Passage du texte:
○ ○ ○ ○
Abstraction figurative ou figuration abstractive.
Le concept de base qui détermine l'existence et l'effet majeur
de ces objets est la représentation du vide par le plein.
A la suite d'un voyage au Maroc, en 1975, la vision
répétée d'hommes habillés et surtout
dissimulés dans d'amples gandouras me fit immanquablement penser
à la tenue des moines capucins de ma ville natale, Millau, et
par extension, à la robe monacale en générale :
là coule de son nom qui est dérivé du latin
cuculus mais dont on sait que Gaulois et Celtes la portaient
déjà.
S'agissant de représentation
d'êtres vivants et mouvants ; le matériau idéal
est, en temps qu'enveloppe même du vivant, la peau (d'agneau)
qu'il ne faut pas confondre avec le cuir dont elle se distingue par sa
finesse.
Il était interessant de penser que Musulmans et Chrétiens
habitaient le même vêtement ; or aujourd'hui encore, sur
les hauts plateaux du Tibet, ce même « manteau »
à capuche abrite et protège des hommes et des femmes. En
d'autres points du Monde, cet habit est toujours l'habitation quasi
permanente de nombreux nomades.
Il y a tout lieu de penser que les bases de la connaissance
Judéo-Chrétienne ainsi qu'Indo-Européenne ont
pérégriné sous cet habit à travers les
épaisses forêts de la haute Antiquité. Les moines
eux-mêmes groupés en monades ont, par la suite,
cultivé, amélioré et transmis un savoir et un
savoir-faire dans des domaines aussi variés que la science, la
médecine, l'agriculture, l'architecture .
○ ○ ○ ○
Lignes:
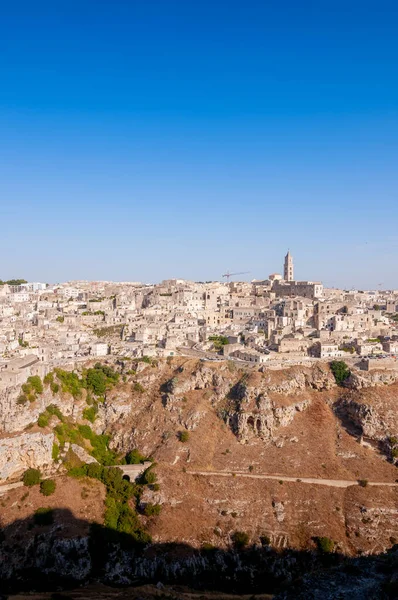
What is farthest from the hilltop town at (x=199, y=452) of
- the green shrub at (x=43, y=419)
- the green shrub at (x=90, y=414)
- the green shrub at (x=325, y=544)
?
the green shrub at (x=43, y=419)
○ ○ ○ ○
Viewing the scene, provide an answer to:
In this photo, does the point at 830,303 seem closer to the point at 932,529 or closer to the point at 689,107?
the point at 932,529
○ ○ ○ ○
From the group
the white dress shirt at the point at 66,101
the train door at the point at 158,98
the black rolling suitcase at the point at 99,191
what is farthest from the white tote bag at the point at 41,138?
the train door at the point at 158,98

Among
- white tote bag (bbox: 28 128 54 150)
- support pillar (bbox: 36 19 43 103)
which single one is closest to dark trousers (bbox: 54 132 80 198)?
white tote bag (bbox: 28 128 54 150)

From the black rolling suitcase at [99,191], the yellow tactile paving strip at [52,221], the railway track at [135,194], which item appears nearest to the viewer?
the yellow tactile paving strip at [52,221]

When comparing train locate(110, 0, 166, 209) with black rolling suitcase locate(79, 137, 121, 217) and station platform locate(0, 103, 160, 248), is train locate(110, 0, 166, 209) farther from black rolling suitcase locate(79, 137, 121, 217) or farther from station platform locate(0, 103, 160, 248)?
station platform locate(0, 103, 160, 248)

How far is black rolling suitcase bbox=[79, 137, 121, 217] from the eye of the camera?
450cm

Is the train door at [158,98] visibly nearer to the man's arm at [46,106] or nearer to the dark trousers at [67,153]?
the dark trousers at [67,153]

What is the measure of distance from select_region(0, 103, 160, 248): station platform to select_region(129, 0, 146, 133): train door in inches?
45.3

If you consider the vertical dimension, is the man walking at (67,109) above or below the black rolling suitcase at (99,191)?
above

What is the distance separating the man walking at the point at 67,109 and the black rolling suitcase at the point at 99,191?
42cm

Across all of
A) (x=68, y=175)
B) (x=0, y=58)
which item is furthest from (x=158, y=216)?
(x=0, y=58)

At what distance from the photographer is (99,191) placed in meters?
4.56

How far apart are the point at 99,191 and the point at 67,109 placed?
○ ○ ○ ○
Consigne: Résumez en deux phrases le texte sur l'habit à capuche. Les items forment un matériau indépendant du texte sur l'habit à capuche.

Corrigé: Ces objets reposent sur la représentation du vide par le plein : lors d'un voyage au Maroc en 1975, des hommes dissimulés dans d'amples gandouras ont évoqué la tenue des moines capucins de Millau, et la peau d'agneau y est présentée comme le matériau idéal pour représenter des êtres vivants et mouvants. Musulmans et Chrétiens habitaient le même vêtement, qui protège encore des hommes et des femmes sur les hauts plateaux du Tibet et sert d'habitation quasi permanente à de nombreux nomades, tandis que les moines ont cultivé et transmis un savoir dans la science, la médecine, l'agriculture et l'architecture.